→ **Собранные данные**
########
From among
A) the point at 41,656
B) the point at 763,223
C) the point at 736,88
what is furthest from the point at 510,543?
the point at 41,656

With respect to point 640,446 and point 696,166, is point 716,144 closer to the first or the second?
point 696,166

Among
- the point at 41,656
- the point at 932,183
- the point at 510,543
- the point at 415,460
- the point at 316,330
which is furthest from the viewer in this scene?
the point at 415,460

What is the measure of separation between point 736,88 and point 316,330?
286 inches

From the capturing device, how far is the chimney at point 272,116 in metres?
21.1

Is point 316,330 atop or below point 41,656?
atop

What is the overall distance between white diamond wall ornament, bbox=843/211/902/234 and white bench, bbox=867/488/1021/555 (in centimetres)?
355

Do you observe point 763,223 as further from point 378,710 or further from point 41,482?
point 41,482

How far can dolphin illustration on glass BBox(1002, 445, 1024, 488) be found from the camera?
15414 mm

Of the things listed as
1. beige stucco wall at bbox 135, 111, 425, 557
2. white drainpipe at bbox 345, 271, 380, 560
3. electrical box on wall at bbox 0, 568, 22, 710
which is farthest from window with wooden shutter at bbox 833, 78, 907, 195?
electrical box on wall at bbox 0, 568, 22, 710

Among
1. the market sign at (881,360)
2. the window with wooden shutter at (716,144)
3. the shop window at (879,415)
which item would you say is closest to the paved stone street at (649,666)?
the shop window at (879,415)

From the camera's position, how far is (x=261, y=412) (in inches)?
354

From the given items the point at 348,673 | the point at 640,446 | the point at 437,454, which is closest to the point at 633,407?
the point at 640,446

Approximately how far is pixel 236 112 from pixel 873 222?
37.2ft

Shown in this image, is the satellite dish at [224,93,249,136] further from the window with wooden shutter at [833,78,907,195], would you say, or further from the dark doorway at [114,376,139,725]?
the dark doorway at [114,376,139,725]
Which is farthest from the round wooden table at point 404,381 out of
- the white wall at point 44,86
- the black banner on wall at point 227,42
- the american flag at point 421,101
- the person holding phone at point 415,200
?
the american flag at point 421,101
########
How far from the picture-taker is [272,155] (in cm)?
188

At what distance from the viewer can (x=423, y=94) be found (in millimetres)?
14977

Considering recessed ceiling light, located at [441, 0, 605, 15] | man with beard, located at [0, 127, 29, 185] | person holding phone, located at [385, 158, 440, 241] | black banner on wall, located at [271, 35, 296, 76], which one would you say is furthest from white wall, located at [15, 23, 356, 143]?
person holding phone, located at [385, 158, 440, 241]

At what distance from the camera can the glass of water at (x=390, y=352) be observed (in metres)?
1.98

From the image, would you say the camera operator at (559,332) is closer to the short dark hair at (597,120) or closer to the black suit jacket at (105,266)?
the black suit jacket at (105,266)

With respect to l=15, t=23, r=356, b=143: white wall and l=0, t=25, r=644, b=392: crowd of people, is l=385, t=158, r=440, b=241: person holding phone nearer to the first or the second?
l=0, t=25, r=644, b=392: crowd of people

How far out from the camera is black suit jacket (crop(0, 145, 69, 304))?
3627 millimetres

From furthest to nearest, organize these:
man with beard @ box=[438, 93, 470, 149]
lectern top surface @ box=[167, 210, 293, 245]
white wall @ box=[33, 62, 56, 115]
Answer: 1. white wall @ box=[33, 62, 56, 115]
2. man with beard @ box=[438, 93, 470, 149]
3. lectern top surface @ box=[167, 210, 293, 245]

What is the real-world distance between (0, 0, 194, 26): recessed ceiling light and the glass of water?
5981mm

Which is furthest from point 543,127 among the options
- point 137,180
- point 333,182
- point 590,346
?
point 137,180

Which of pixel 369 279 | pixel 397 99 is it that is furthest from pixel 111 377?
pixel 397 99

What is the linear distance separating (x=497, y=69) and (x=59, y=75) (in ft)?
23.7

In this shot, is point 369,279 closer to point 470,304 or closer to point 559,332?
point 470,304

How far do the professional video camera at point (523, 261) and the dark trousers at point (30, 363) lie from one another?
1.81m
########
→ **УСЛОВИЕ ЗАДАНИЯ**
Представь записи в виде CSV с двумя столбцами, «текст» и «ответ». Возьми записи, начиная со строки с «At what distance from the viewer» и заканчивая строкой с «3627 millimetres» включительно, по одной строке CSV на запись, каждое поле в кавычках, переносы строк заменены пробелами.

→ **ОТВЕТ**
текст,ответ
"At what distance from the viewer can (x=423, y=94) be found (in millimetres)?","14977"
"Considering recessed ceiling light, located at [441, 0, 605, 15] | man with beard, located at [0, 127, 29, 185] | person holding phone, located at [385, 158, 440, 241] | black banner on wall, located at [271, 35, 296, 76], which one would you say is furthest from white wall, located at [15, 23, 356, 143]?","person holding phone, located at [385, 158, 440, 241]"
"At what distance from the camera can the glass of water at (x=390, y=352) be observed (in metres)?","1.98"
"From the image, would you say the camera operator at (559,332) is closer to the short dark hair at (597,120) or closer to the black suit jacket at (105,266)?","the black suit jacket at (105,266)"
"With respect to l=15, t=23, r=356, b=143: white wall and l=0, t=25, r=644, b=392: crowd of people, is l=385, t=158, r=440, b=241: person holding phone nearer to the first or the second?","l=0, t=25, r=644, b=392: crowd of people"
"How far out from the camera is black suit jacket (crop(0, 145, 69, 304))?","3627 millimetres"